■ Exercise description
For this exercise, please find the lines in the entries that include the word "quagga" and copy them.

■ Records for processing
══════
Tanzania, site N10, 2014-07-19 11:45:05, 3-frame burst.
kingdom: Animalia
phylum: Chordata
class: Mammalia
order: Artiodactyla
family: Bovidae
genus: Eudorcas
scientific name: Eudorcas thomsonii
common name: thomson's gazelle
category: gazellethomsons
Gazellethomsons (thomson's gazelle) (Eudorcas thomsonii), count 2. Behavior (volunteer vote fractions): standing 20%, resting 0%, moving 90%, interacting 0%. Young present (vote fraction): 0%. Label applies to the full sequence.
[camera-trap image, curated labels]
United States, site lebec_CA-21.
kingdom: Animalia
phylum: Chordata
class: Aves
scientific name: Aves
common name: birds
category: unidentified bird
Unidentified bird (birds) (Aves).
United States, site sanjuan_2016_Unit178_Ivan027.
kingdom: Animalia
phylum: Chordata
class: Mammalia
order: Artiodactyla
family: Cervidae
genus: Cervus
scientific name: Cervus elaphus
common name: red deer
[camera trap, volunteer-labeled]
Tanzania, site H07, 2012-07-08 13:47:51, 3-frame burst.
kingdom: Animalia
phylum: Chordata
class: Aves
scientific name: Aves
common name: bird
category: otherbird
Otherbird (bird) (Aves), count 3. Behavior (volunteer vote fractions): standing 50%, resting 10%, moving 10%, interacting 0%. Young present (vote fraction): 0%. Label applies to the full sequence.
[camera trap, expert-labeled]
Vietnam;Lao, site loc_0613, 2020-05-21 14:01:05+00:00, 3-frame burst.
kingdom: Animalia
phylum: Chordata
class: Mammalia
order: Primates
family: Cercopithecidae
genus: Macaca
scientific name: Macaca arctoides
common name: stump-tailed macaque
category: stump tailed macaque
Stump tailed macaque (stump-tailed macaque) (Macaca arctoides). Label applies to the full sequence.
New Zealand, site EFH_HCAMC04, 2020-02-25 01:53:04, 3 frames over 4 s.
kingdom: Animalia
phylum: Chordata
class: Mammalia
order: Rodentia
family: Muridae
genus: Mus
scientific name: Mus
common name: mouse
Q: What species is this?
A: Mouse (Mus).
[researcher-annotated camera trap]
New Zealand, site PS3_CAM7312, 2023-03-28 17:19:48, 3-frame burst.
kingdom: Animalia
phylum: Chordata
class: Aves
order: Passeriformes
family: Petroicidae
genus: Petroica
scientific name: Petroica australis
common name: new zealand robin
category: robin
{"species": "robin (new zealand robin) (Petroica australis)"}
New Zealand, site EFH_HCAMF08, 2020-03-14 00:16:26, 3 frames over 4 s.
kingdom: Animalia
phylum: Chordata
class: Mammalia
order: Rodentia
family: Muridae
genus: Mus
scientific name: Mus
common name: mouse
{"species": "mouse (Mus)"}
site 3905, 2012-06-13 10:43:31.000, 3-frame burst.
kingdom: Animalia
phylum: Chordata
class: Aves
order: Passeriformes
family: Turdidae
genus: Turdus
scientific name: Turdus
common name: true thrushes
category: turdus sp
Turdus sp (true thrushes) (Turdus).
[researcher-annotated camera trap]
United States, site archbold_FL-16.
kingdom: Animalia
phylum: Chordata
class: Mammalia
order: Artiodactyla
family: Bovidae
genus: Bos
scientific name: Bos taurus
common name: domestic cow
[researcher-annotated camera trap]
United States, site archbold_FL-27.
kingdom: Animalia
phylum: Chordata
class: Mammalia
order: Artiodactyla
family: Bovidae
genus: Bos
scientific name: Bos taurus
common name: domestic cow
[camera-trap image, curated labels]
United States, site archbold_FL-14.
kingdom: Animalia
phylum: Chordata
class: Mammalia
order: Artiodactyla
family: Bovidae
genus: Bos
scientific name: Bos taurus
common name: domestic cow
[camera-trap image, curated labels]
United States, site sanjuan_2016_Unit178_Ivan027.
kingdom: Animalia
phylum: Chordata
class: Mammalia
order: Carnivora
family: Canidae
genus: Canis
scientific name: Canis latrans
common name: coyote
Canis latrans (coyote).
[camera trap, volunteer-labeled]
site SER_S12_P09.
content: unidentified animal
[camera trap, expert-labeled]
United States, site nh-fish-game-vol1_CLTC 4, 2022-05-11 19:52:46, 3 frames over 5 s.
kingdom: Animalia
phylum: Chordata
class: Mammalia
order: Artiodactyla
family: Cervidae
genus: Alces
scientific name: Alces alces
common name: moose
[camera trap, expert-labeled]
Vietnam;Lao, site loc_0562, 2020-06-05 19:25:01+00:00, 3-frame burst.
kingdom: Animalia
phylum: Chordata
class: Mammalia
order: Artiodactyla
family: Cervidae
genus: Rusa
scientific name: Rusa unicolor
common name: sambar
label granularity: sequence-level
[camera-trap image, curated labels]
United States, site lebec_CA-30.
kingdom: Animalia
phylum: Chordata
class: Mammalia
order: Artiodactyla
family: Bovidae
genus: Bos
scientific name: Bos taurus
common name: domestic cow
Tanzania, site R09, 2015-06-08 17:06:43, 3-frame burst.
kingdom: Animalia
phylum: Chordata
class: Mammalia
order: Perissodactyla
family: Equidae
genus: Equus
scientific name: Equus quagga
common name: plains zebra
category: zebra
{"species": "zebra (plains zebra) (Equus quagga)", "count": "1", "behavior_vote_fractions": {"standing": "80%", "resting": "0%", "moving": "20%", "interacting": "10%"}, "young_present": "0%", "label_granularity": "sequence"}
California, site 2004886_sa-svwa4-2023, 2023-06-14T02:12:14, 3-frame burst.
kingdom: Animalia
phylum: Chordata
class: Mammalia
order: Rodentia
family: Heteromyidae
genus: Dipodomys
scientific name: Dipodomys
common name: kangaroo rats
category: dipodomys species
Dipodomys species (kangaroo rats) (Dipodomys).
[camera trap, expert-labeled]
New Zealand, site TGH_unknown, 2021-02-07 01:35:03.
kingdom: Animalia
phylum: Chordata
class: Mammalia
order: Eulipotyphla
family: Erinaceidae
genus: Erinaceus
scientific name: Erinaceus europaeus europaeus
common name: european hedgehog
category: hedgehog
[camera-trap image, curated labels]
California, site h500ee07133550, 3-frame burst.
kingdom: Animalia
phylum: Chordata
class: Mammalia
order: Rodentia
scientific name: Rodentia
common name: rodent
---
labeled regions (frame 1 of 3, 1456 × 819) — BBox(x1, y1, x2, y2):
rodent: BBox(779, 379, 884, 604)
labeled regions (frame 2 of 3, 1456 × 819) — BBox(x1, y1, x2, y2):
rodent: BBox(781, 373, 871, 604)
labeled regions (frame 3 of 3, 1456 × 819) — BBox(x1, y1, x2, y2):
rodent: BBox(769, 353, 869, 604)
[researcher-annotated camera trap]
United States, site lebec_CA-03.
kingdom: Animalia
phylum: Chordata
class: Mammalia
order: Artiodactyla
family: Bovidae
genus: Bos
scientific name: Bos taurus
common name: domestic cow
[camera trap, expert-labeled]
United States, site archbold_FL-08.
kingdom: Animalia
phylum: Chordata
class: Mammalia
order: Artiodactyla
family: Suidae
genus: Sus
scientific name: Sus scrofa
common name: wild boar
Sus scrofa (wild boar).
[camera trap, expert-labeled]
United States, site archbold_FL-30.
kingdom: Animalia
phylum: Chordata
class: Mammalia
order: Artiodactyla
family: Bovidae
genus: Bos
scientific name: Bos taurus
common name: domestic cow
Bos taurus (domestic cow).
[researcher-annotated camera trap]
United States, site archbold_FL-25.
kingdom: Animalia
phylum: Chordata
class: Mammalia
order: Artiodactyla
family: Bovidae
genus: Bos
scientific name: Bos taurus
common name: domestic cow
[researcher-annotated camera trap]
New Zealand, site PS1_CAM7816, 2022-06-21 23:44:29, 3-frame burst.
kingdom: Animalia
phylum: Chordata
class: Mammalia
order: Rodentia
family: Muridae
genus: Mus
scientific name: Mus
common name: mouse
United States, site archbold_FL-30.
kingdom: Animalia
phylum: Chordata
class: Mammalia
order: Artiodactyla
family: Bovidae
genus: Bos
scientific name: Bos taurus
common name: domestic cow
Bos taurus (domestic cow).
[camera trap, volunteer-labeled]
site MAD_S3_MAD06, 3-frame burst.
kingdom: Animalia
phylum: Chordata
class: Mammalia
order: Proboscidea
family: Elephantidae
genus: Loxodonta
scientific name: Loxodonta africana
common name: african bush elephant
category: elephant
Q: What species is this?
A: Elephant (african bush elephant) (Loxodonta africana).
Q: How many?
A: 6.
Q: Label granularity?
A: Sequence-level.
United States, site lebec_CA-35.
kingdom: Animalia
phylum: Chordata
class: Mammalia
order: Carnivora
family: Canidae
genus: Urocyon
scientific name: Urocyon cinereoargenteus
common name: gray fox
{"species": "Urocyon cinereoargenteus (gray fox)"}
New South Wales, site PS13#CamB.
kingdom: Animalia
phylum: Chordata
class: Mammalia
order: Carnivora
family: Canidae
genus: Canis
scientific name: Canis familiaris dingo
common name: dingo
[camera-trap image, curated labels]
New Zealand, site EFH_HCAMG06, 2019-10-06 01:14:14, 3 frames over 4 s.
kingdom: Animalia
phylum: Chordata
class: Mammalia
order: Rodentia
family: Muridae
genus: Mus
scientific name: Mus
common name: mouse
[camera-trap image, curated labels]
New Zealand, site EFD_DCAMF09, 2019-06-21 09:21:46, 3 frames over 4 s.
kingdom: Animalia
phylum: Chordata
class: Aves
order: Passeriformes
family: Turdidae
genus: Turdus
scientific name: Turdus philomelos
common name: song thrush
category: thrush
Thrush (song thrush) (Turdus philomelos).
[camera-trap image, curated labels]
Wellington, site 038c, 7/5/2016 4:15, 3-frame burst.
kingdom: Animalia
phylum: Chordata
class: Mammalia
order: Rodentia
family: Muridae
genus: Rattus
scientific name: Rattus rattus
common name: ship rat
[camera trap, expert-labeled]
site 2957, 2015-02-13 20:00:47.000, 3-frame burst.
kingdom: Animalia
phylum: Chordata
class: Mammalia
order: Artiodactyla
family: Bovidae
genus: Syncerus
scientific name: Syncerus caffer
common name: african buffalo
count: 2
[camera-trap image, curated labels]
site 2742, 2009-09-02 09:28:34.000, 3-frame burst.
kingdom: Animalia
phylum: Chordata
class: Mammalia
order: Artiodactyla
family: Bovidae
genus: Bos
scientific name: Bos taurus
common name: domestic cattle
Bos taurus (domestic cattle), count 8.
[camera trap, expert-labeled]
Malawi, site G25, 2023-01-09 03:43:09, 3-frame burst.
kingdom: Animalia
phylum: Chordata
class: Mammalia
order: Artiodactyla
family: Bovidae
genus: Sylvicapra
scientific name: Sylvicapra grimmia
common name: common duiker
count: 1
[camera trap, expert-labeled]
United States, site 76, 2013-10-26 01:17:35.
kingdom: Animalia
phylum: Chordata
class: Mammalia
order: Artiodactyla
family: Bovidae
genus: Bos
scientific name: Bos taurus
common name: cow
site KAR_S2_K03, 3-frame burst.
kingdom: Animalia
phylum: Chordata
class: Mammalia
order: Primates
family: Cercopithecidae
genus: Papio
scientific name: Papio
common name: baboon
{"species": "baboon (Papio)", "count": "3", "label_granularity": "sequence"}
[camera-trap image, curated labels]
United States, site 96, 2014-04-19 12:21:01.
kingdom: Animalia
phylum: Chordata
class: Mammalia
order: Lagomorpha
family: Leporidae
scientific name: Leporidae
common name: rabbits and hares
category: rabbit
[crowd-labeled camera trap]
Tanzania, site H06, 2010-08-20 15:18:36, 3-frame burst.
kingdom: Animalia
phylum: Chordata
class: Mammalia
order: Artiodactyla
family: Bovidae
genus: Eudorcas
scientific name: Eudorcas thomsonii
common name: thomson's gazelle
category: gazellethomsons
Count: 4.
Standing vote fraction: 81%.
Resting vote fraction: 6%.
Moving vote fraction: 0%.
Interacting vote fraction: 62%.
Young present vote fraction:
══════
■ Output of the task
scientific name: Equus quagga
{"species": "zebra (plains zebra) (Equus quagga)", "count": "1", "behavior_vote_fractions": {"standing": "80%", "resting": "0%", "moving": "20%", "interacting": "10%"}, "young_present": "0%", "label_granularity": "sequence"}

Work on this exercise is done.